Does column ordering matter with multicolumn indexes? It does.
The canonical example is that of a phonebook. Much like a phonebook is sorted first by the last name, then by the first name. Multicolumn indexes are sorted by the first column, second column, third column, etc.
Like you can’t look up somebody by their first name alone in a phonebook, neither can you use a multicolumn index to look for a row by its second or third columns.
We’re always looking for metric data by considering the asset id and metric name; It seems logical that these should be the first columns in the index. I created the following index:
create index on asset_metric (metric_name, asset_id, timestamp desc)
Here, we both change the order of the columns to ensure the index is sorted by
asset_id. We also change
timestamp to be descending, as per our results previously. Let’s see how this performs:
Nice! Excellent performance across the board. All queries ran consistently in less than two milliseconds.
We managed to improve our queries by 15,000x in the worst case! There’s nothing revolutionary about the steps we took above.

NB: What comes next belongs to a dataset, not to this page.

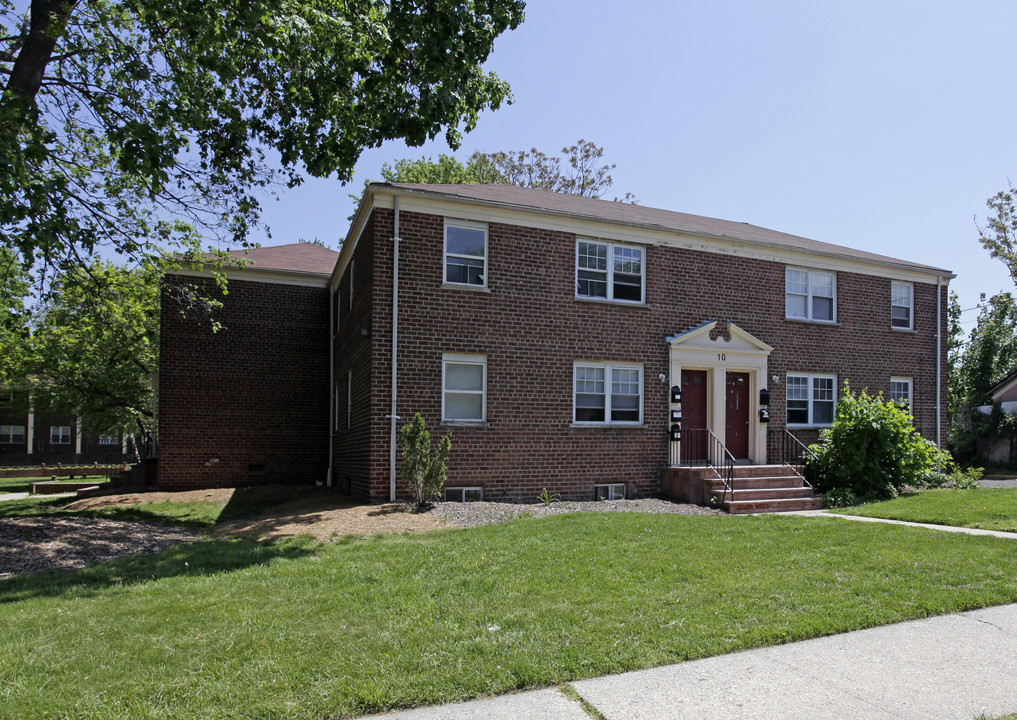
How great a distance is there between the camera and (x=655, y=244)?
15.2 metres

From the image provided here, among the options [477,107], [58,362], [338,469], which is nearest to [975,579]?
[477,107]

It’s a typical example of the type of DB optimizations you have to make in the real world. Modern databases can handle incredible amounts of data.
A basic understanding of how databases work can make a world of difference. Instead of choking at 7 million rows, our table should now be able to scale to 100s of millions of rows for this use case. It took me no more than 2 hours to find the bottleneck and fix it. All it took was a simple tweak to our index.